Another example of a Christmas song you can listen to year-round. I still remember when this came out, on account of being old as dirt, and still remember how enraptured I was by it. Nothing sounded like this at the time.
I miss new ideas.
Again, no attempt to sound like a Christmas song, just a great, flat-out rock 'n roll song with Christmas lyrics. Ray Davies is a treasure, and we don't appreciate him enough.
'We' meaning the world.
One of the greatest all-time Christmas songs of any genre. And Christ, look how young Greg Lake is here. Like many people in this list, he's no longer with us.
I hate you, Time. If I could, I would murder you. Slowly.
The 90s were a thin time for hard rock bands writing good Christmas songs. This was as close as anyone got to writing anything good. Leave it to Billy, right?

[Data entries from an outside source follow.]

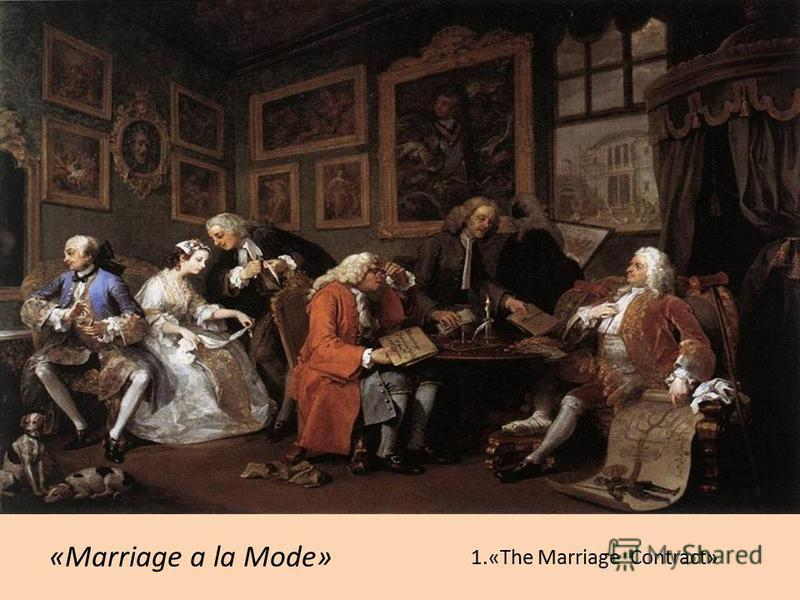«Marriage a la Mode» 1.«The Marriage Contract»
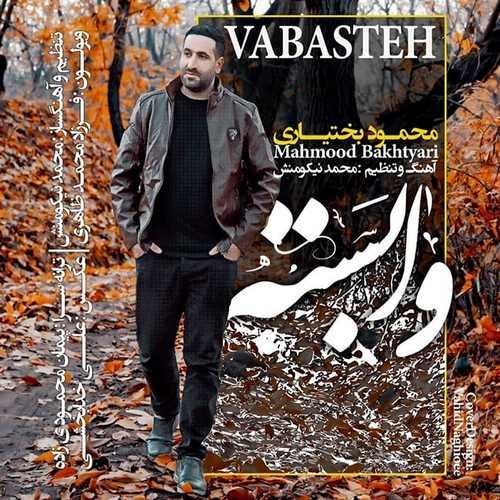 دانلود موزیک جدید محمود بختیاری وابسته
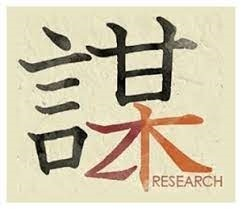 ZK Research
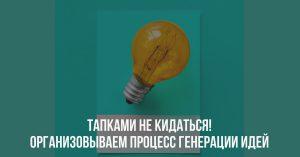 Тапками не кидаться! Организовываем процесс генерации идей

Well, this one too. Another example of a song just being a regular song with Christmas bits in it. Type O were listening to a lot of Cocteau Twins and other shoegazey stuff when they made this record and you can tell. RIP Peter Steele.
Not really a Christmas song either, but I always associate it with Christmas because it's the first song I heard when I plugged in the boombox I got for Christmas in 1980. It sounded incredible. I saw the Doobies in 1978 when I just turned 12. It was the first time I ever got high.
Springsteen is the worst and that Counting Crows song reminds me of my grandma having a massive, life altering stroke and my grandfather dying of leukemia a couple months the later.